Do you know of the Encoder-Decoder architecture? You feed something (image, text) to the encoder which compresses it to a very dense representation, and the decoder try to use the resulting dense vector to do useful stuff with it. The input could a sentence in english, the encoder then encodes it and the decoder tries to use the output of the encoder to generate the same sentence but in french. These architectures are useful because directly working with "plaintext" to learn how to do translation is way too expensive. I mean, that's one of the reasons.

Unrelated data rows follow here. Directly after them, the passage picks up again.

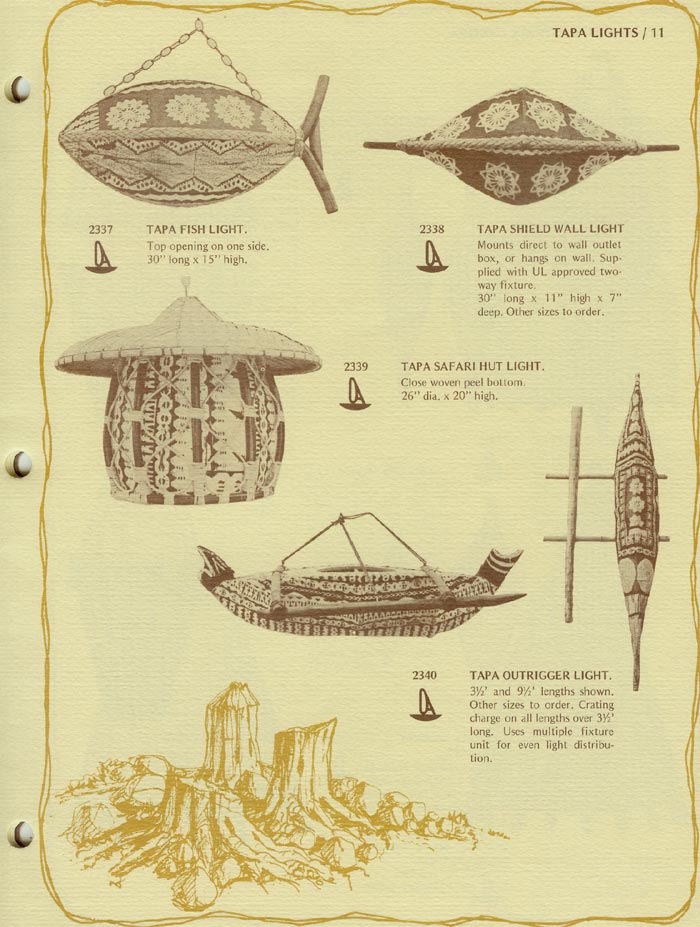 TAPA LIGHTS / 11

2337

TAPA FISH LIGHT.

Top opening on one side. 30" long x 15" high.

2338

TAPA SHIELD WALL LIGHT

Mounts direct to wall outlet box, or hangs on wall. Supplied with UL approved two-way fixture. 30" long x 11" high x 7" deep. Other sizes to order.

2339

TAPA SAFARI HUT LIGHT.

Close woven peel bottom. 26" dia. x 20" high.

2340

TAPA OUTRIGGER LIGHT.

3½' and 9½' lengths shown. Other sizes to order. Crating charge on all lengths over 3½' long. Uses multiple fixture unit for even light distribution.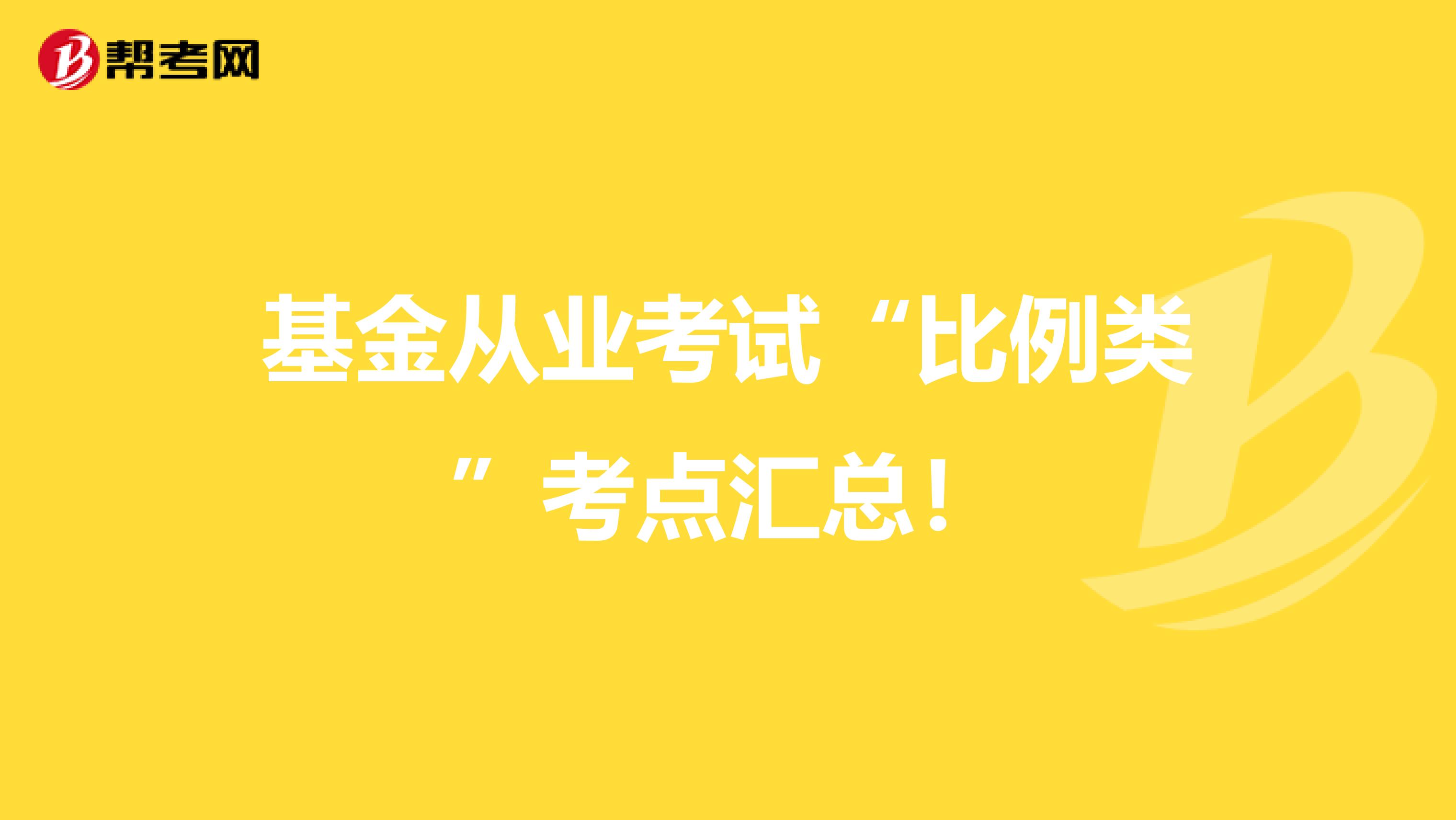 帮考网

基金从业考试“比例类”考点汇总！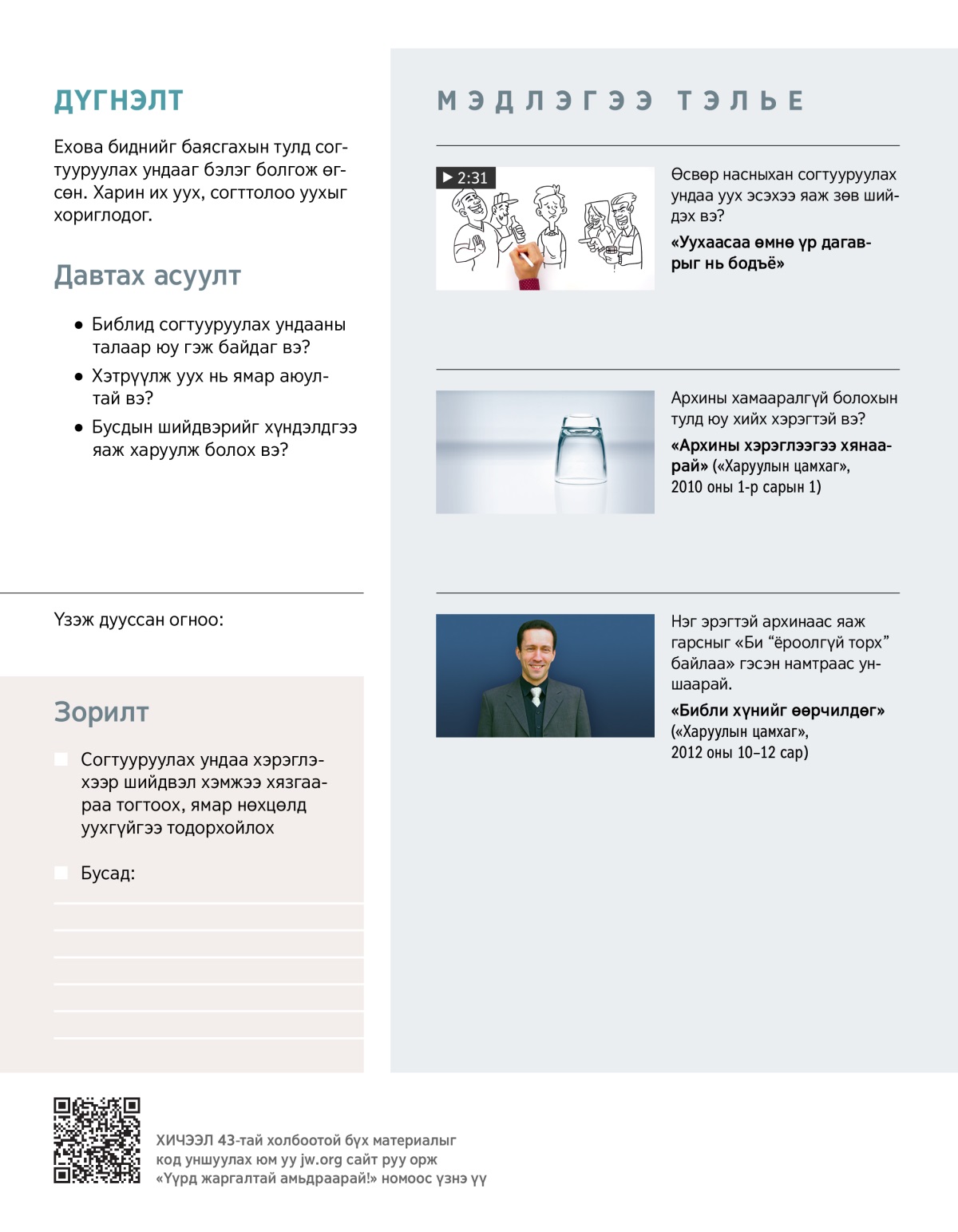 ДҮГНЭЛТ

Ехова биднийг баясгахын тулд согтууруулах ундааг бэлэг болгож өгсөн. Харин их уух, согттолоо уухыг хориглодог.

Давтах асуулт

● Библид согтууруулах ундааны талаар юу гэж байдаг вэ?
● Хэтрүүлж уух нь ямар аюултай вэ?
● Бусдын шийдвэрийг хүндэлдгээ яаж харуулж болох вэ?

Үзэж дууссан огноо:

Зорилт

Согтууруулах ундаа хэрэглэхээр шийдвэл хэмжээ хязгаараа тогтоох, ямар нөхцөлд уухгүйгээ тодорхойлох

Бусад:

МЭДЛЭГЭЭ ТЭЛЬЕ

▶ 2:31

Өсвөр насныхан согтууруулах ундаа уух эсэхээ яаж зөв шийдэх вэ?

«Уухаасаа өмнө үр дагаврыг нь бодъё»

Архины хамааралгүй болохын тулд юу хийх хэрэгтэй вэ?

«Архины хэрэглээгээ хянаарай» («Харуулын цамхаг», 2010 оны 1-р сарын 1)

Нэг эрэгтэй архинаас яаж гарсныг «Би “ёроолгүй торх” байлаа» гэсэн намтраас уншаарай.

«Библи хүнийг өөрчилдөг» («Харуулын цамхаг», 2012 оны 10–12 сар)

ХИЧЭЭЛ 43-тай холбоотой бүх материалыг код уншуулах юм уу jw.org сайт руу орж «Үүрд жаргалтай амьдраарай!» номоос үзнэ үү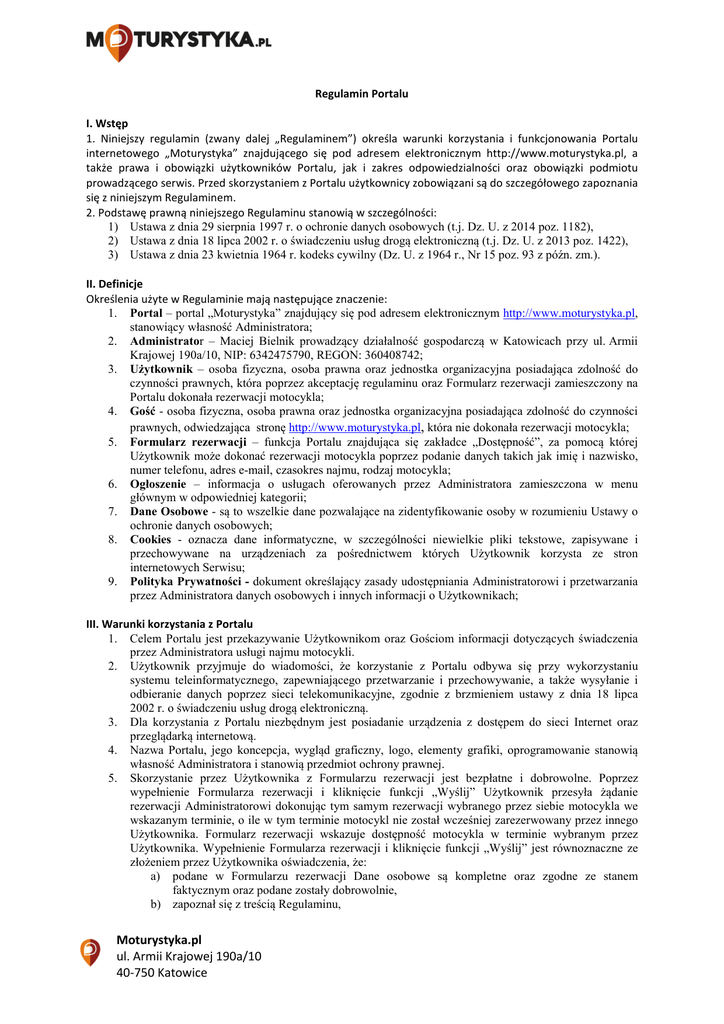 MOTURYSTYKA.PL

Regulamin Portalu

I. Wstęp
1. Niniejszy regulamin (zwany dalej „Regulaminem") określa warunki korzystania i funkcjonowania Portalu internetowego „Moturystyka" znajdującego się pod adresem elektronicznym http://www.moturystyka.pl, a także prawa i obowiązki użytkowników Portalu, jak i zakres odpowiedzialności oraz obowiązki podmiotu prowadzącego serwis. Przed skorzystaniem z Portalu użytkownicy zobowiązani są do szczegółowego zapoznania się z niniejszym Regulaminem.
2. Podstawę prawną niniejszego Regulaminu stanowią w szczególności:
1) Ustawa z dnia 29 sierpnia 1997 r. o ochronie danych osobowych (t.j. Dz. U. z 2014 poz. 1182),
2) Ustawa z dnia 18 lipca 2002 r. o świadczeniu usług drogą elektroniczną (t.j. Dz. U. z 2013 poz. 1422),
3) Ustawa z dnia 23 kwietnia 1964 r. kodeks cywilny (Dz. U. z 1964 r., Nr 15 poz. 93 z późn. zm.).

II. Definicje
Określenia użyte w Regulaminie mają następujące znaczenie:
1. Portal – portal „Moturystyka" znajdujący się pod adresem elektronicznym http://www.moturystyka.pl, stanowiący własność Administratora;
2. Administrator – Maciej Bielnik prowadzący działalność gospodarczą w Katowicach przy ul. Armii Krajowej 190a/10, NIP: 6342475790, REGON: 360408742;
3. Użytkownik – osoba fizyczna, osoba prawna oraz jednostka organizacyjna posiadająca zdolność do czynności prawnych, która poprzez akceptację regulaminu oraz Formularz rezerwacji zamieszczony na Portalu dokonała rezerwacji motocykla;
4. Gość - osoba fizyczna, osoba prawna oraz jednostka organizacyjna posiadająca zdolność do czynności prawnych, odwiedzająca stronę http://www.moturystyka.pl, która nie dokonała rezerwacji motocykla;
5. Formularz rezerwacji – funkcja Portalu znajdująca się zakładce „Dostępność", za pomocą której Użytkownik może dokonać rezerwacji motocykla poprzez podanie danych takich jak imię i nazwisko, numer telefonu, adres e-mail, czasokres najmu, rodzaj motocykla;
6. Ogłoszenie – informacja o usługach oferowanych przez Administratora zamieszczona w menu głównym w odpowiedniej kategorii;
7. Dane Osobowe - są to wszelkie dane pozwalające na zidentyfikowanie osoby w rozumieniu Ustawy o ochronie danych osobowych;
8. Cookies - oznacza dane informatyczne, w szczególności niewielkie pliki tekstowe, zapisywane i przechowywane na urządzeniach za pośrednictwem których Użytkownik korzysta ze stron internetowych Serwisu;
9. Polityka Prywatności - dokument określający zasady udostępniania Administratorowi i przetwarzania przez Administratora danych osobowych i innych informacji o Użytkownikach;

III. Warunki korzystania z Portalu
1. Celem Portalu jest przekazywanie Użytkownikom oraz Gościom informacji dotyczących świadczenia przez Administratora usługi najmu motocykli.
2. Użytkownik przyjmuje do wiadomości, że korzystanie z Portalu odbywa się przy wykorzystaniu systemu teleinformatycznego, zapewniającego przetwarzanie i przechowywanie, a także wysyłanie i odbieranie danych poprzez sieci telekomunikacyjne, zgodnie z brzmieniem ustawy z dnia 18 lipca 2002 r. o świadczeniu usług drogą elektroniczną.
3. Dla korzystania z Portalu niezbędnym jest posiadanie urządzenia z dostępem do sieci Internet oraz przeglądarką internetową.
4. Nazwa Portalu, jego koncepcja, wygląd graficzny, logo, elementy grafiki, oprogramowanie stanowią własność Administratora i stanowią przedmiot ochrony prawnej.
5. Skorzystanie przez Użytkownika z Formularzu rezerwacji jest bezpłatne i dobrowolne. Poprzez wypełnienie Formularza rezerwacji i kliknięcie funkcji „Wyślij" Użytkownik przesyła żądanie rezerwacji Administratorowi dokonując tym samym rezerwacji wybranego przez siebie motocykla we wskazanym terminie, o ile w tym terminie motocykl nie został wcześniej zarezerwowany przez innego Użytkownika. Formularz rezerwacji wskazuje dostępność motocykla w terminie wybranym przez Użytkownika. Wypełnienie Formularza rezerwacji i kliknięcie funkcji „Wyślij" jest równoznaczne ze złożeniem przez Użytkownika oświadczenia, że:
a) podane w Formularzu rezerwacji Dane osobowe są kompletne oraz zgodne ze stanem faktycznym oraz podane zostały dobrowolnie,
b) zapoznał się z treścią Regulaminu,

Moturystyka.pl
ul. Armii Krajowej 190a/10
40-750 Katowice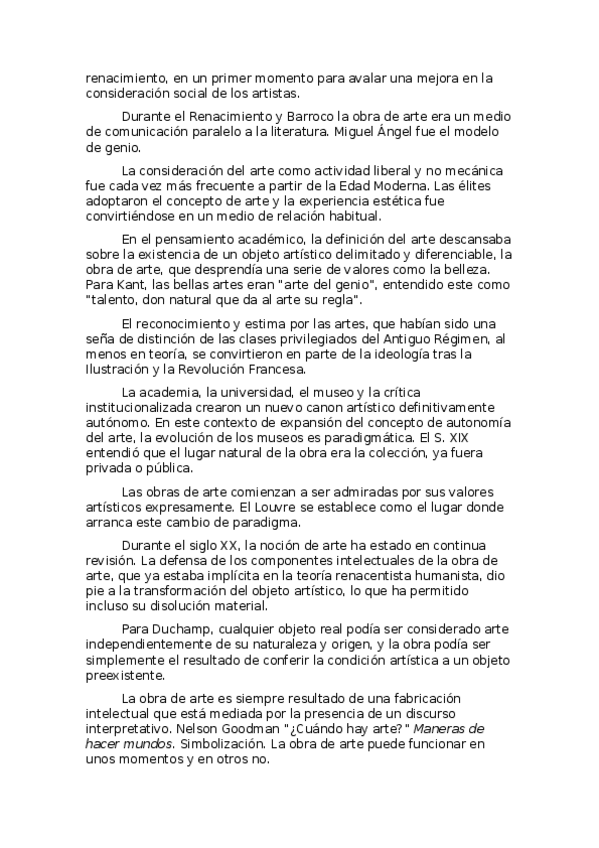 renacimiento, en un primer momento para avalar una mejora en la consideración social de los artistas.

Durante el Renacimiento y Barroco la obra de arte era un medio de comunicación paralelo a la literatura. Miguel Ángel fue el modelo de genio.

La consideración del arte como actividad liberal y no mecánica fue cada vez más frecuente a partir de la Edad Moderna. Las élites adoptaron el concepto de arte y la experiencia estética fue convirtiéndose en un medio de relación habitual.

En el pensamiento académico, la definición del arte descansaba sobre la existencia de un objeto artístico delimitado y diferenciable, la obra de arte, que desprendía una serie de valores como la belleza. Para Kant, las bellas artes eran "arte del genio", entendido este como "talento, don natural que da al arte su regla".

El reconocimiento y estima por las artes, que habían sido una seña de distinción de las clases privilegiados del Antiguo Régimen, al menos en teoría, se convirtieron en parte de la ideología tras la Ilustración y la Revolución Francesa.

La academia, la universidad, el museo y la crítica institucionalizada crearon un nuevo canon artístico definitivamente autónomo. En este contexto de expansión del concepto de autonomía del arte, la evolución de los museos es paradigmática. El S. XIX entendió que el lugar natural de la obra era la colección, ya fuera privada o pública.

Las obras de arte comienzan a ser admiradas por sus valores artísticos expresamente. El Louvre se establece como el lugar donde arranca este cambio de paradigma.

Durante el siglo XX, la noción de arte ha estado en continua revisión. La defensa de los componentes intelectuales de la obra de arte, que ya estaba implícita en la teoría renacentista humanista, dio pie a la transformación del objeto artístico, lo que ha permitido incluso su disolución material.

Para Duchamp, cualquier objeto real podía ser considerado arte independientemente de su naturaleza y origen, y la obra podía ser simplemente el resultado de conferir la condición artística a un objeto preexistente.

La obra de arte es siempre resultado de una fabricación intelectual que está mediada por la presencia de un discurso interpretativo. Nelson Goodman "¿Cuándo hay arte?" Maneras de hacer mundos. Simbolización. La obra de arte puede funcionar en unos momentos y en otros no.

What the encoder does is mapping a "sparse" representation of a sentence (plaintext) to a dense representation in a well-structured space (think of word2vec which managed to find that "king" + "woman" = "queen"). This space is called the "latent space". Some say it extracts the "meaning" of the sentence. To be more precise, it learns to extract enough information from the input and present it to the decoder in such a way that the decoder becomes able to solve a given task (machine translation, text summarizing etc).
One of the main assumption of the unsupervised models using monolingual data only is that both languages can be mapped to the same latent space. In other words, we assume that every sentences/texts in english has its exact french (or whatever) equivalent, that the resulting translated sentences contain exactly the same information/meaning as the original ones.
That's quite the dubious assumption. There's obviously some ideas, some stuff that can be expressed in some languages but can't be exactly expressed in some others. While theoretically unsound, however, these models were able to achieve pretty damn good results in the last couple of years.